The FDA has granted traditional approval to Kisunla (donanemab-azbt) for the treatment of early-stage Alzheimer's disease. This approval marks a significant step forward, offering a new therapeutic option that targets the underlying pathology of the disease.
Targeting Amyloid Plaques
Kisunla is an amyloid-directed antibody designed to target and remove amyloid plaques, a hallmark of Alzheimer's disease. These plaques, formed by the accumulation of aggregated amyloid-beta peptides, are believed to contribute to neurotoxicity and cognitive decline. Kisunla works by enhancing the body's immune system to clear these plaques.
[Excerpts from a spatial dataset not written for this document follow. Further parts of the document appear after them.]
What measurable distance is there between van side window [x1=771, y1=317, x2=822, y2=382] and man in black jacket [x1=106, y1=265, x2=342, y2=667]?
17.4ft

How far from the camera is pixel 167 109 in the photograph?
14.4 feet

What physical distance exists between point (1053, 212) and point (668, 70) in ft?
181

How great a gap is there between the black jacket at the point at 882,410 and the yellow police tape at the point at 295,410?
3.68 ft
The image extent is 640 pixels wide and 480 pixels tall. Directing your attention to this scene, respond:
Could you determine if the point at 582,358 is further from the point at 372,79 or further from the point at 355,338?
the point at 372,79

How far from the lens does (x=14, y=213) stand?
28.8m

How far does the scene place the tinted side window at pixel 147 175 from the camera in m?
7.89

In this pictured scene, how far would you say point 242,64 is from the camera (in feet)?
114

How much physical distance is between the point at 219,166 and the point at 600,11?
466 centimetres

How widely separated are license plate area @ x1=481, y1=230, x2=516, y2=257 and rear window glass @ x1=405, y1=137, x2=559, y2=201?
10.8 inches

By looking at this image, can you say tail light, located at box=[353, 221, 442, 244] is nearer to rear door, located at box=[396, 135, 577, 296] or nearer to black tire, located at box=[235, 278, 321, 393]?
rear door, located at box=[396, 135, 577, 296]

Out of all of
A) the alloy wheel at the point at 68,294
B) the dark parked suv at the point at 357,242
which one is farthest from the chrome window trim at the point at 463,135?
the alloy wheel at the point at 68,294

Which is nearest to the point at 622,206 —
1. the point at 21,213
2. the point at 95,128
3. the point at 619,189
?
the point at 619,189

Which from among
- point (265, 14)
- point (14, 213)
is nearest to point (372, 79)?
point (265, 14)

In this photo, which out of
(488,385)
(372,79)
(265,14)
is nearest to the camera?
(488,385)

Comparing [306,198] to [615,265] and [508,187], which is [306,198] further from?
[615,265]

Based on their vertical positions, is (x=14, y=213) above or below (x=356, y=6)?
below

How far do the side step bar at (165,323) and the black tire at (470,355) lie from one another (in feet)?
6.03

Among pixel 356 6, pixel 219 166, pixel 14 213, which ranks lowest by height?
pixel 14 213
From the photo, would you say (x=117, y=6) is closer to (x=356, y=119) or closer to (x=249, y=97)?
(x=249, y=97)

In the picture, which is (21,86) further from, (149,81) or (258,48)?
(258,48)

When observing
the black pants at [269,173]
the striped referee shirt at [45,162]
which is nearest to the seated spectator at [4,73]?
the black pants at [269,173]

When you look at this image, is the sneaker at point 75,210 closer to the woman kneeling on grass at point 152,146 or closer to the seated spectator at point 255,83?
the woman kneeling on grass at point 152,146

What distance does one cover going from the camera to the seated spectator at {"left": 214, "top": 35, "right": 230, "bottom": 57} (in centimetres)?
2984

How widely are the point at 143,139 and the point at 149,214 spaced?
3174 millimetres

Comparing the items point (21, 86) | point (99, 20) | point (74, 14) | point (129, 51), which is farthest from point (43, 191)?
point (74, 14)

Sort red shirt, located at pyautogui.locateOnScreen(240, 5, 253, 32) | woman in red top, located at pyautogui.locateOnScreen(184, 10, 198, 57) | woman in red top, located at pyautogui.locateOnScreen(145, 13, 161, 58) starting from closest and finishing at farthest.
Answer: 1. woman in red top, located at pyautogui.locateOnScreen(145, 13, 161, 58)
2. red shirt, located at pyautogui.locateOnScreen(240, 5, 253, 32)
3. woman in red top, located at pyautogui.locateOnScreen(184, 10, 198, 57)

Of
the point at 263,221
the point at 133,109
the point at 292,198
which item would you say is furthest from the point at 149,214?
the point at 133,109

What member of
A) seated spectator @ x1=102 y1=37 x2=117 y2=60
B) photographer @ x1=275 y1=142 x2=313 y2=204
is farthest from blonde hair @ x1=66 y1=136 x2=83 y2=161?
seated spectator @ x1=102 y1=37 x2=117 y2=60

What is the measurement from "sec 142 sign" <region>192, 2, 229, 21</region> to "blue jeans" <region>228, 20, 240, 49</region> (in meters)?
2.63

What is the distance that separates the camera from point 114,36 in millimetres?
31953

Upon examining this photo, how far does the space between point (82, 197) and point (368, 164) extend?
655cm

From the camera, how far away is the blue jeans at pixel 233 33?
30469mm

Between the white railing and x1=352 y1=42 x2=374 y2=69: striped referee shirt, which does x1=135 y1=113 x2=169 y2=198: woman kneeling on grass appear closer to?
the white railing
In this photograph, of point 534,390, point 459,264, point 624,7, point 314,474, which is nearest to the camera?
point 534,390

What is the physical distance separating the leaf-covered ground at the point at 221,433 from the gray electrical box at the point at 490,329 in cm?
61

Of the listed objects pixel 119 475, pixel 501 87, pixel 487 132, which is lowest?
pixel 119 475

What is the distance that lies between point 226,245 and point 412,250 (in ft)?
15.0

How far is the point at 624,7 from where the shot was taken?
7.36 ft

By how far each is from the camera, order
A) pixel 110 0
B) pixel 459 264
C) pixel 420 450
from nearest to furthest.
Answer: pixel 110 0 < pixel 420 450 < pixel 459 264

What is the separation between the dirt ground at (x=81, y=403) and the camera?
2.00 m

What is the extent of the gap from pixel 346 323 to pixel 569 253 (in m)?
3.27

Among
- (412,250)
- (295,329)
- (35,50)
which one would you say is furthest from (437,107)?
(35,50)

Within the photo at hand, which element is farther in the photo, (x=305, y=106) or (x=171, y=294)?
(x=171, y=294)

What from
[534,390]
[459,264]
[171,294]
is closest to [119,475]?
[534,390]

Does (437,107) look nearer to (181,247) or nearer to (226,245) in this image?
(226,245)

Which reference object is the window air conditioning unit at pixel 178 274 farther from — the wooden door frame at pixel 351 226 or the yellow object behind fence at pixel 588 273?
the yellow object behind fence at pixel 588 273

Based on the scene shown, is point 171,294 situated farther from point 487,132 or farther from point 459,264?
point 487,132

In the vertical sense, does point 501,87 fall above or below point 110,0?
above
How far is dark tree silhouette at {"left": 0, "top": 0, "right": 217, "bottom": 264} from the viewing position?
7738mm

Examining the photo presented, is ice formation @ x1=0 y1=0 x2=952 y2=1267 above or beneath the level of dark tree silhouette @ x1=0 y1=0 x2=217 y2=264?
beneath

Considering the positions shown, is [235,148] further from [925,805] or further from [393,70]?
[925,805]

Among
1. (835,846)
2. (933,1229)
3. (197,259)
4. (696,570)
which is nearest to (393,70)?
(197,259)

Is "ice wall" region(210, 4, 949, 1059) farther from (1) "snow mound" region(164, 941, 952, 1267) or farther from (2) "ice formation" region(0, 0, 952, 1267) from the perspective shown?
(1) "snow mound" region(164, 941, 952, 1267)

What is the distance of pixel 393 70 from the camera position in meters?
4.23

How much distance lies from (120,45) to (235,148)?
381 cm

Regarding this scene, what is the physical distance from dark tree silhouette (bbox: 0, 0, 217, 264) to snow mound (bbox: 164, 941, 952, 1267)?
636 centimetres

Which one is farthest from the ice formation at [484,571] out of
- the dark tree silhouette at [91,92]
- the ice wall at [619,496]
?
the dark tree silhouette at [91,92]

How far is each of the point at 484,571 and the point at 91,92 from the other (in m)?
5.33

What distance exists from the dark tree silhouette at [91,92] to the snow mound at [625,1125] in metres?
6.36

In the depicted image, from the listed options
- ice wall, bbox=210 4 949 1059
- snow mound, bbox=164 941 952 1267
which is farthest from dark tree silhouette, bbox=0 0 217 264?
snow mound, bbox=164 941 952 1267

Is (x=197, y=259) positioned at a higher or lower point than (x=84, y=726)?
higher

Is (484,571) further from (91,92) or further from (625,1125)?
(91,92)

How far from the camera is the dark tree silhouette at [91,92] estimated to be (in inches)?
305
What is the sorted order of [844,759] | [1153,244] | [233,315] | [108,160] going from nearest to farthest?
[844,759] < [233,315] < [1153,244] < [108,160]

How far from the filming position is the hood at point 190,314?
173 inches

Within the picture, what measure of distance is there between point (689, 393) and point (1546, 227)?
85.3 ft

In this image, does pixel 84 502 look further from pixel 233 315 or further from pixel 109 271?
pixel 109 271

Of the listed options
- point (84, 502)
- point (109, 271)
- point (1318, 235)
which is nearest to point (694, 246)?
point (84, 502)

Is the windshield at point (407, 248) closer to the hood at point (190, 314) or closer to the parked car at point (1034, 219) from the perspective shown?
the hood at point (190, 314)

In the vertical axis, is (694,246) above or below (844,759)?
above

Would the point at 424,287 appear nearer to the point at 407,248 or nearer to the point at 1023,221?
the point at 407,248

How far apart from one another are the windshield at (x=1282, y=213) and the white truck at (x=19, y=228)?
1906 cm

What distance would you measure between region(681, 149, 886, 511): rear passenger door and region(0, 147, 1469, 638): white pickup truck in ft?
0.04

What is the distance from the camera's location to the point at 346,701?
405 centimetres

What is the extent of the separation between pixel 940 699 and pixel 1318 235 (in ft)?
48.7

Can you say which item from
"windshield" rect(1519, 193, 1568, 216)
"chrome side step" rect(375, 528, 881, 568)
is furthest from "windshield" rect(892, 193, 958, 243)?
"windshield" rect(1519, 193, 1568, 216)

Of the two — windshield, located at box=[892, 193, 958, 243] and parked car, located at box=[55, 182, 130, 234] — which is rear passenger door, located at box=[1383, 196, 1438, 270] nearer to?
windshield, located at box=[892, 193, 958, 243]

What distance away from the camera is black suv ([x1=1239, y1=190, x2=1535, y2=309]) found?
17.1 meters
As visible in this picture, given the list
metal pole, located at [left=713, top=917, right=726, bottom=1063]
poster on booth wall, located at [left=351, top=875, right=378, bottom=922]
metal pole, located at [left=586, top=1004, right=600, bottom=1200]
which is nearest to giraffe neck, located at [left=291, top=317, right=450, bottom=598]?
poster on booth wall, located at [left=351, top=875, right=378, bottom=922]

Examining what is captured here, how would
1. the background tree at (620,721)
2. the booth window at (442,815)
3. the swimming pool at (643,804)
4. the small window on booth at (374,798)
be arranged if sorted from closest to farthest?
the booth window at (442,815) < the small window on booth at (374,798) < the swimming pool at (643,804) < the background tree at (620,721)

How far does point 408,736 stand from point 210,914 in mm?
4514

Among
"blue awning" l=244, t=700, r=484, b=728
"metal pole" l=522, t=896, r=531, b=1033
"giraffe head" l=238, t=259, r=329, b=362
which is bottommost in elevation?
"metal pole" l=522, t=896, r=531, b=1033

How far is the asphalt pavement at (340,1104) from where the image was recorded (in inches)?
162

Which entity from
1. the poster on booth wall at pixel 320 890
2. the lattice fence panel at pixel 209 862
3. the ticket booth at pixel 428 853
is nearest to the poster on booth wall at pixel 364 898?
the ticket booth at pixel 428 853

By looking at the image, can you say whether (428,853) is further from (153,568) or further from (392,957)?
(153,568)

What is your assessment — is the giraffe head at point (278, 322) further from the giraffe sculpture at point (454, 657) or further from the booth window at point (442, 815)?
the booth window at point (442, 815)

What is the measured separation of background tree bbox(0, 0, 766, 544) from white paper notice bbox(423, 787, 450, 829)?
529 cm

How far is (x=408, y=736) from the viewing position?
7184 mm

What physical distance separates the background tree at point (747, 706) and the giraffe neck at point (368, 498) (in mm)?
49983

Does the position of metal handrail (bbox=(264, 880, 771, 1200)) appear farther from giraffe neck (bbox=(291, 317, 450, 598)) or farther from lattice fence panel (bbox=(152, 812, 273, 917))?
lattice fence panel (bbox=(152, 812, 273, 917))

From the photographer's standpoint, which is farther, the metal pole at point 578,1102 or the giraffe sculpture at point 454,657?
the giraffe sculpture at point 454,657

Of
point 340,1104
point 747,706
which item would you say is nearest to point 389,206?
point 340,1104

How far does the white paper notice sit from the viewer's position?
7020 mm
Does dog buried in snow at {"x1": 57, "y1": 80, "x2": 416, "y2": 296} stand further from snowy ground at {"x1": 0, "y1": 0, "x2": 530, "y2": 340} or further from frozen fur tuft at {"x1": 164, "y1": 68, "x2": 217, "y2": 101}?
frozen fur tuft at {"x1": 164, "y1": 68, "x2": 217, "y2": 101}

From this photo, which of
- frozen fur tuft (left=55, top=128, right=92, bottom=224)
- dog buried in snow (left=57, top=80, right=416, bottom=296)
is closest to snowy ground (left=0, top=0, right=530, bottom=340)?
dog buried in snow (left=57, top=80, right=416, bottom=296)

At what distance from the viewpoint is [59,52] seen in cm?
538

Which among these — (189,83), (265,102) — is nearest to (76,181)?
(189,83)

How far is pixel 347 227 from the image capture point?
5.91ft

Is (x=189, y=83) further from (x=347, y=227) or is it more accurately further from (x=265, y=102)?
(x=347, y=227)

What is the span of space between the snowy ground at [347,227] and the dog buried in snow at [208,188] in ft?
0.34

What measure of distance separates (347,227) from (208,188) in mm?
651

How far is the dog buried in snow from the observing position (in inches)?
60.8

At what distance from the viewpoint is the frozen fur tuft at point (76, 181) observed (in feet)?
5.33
The approval was based on Phase III data from the TRAILBLAZER-ALZ 2 trial, conducted by Eli Lilly and Company. The trial involved 2736 participants across eight countries, all with early symptomatic Alzheimer's disease. Results demonstrated statistically significant improvement in cognitive and functional assessments compared to the placebo group over 76 weeks. These assessments included the Integrated Alzheimer’s Disease Rating Scale (iADRS), the Alzheimer’s Disease Assessment Scale-Cognitive subscale (ADAS-Cog13), and the Alzheimer’s Disease Cooperative Study – Instrumental Activities of Daily Living (ADCS-iADL) scale.
Clinical Trial Outcomes
A notable outcome of the trial was the potential for patients to discontinue treatment once amyloid plaques were reduced to undetectable levels. Approximately 47% of patients reached this milestone at the one-year follow-up, and 69% at the 1.5-year follow-up, potentially reducing long-term treatment costs and exposure to the medication.
Safety and Monitoring
Despite its efficacy, Kisunla carries safety risks, including Amyloid-Related Imaging Abnormalities (ARIA), such as temporary brain swelling. In some instances, ARIA can be severe or even fatal. Patients with the ApoE ε4 gene are more susceptible to developing ARIA. The FDA mandates pre-treatment MRI scans and consistent monitoring during therapy to detect ARIA. Warning signs include headaches, dizziness, nausea, confusion, and blurred vision.
Cost and Access
The cost of Kisunla treatment is a significant consideration. The estimated cost for six months of treatment is approximately $12,522, with each vial costing around $696. Medicare may offer sponsorship for Kisunla and diagnostic tests to determine patient eligibility. Eli Lilly & Co. provides a support program for those seeking access to the drug.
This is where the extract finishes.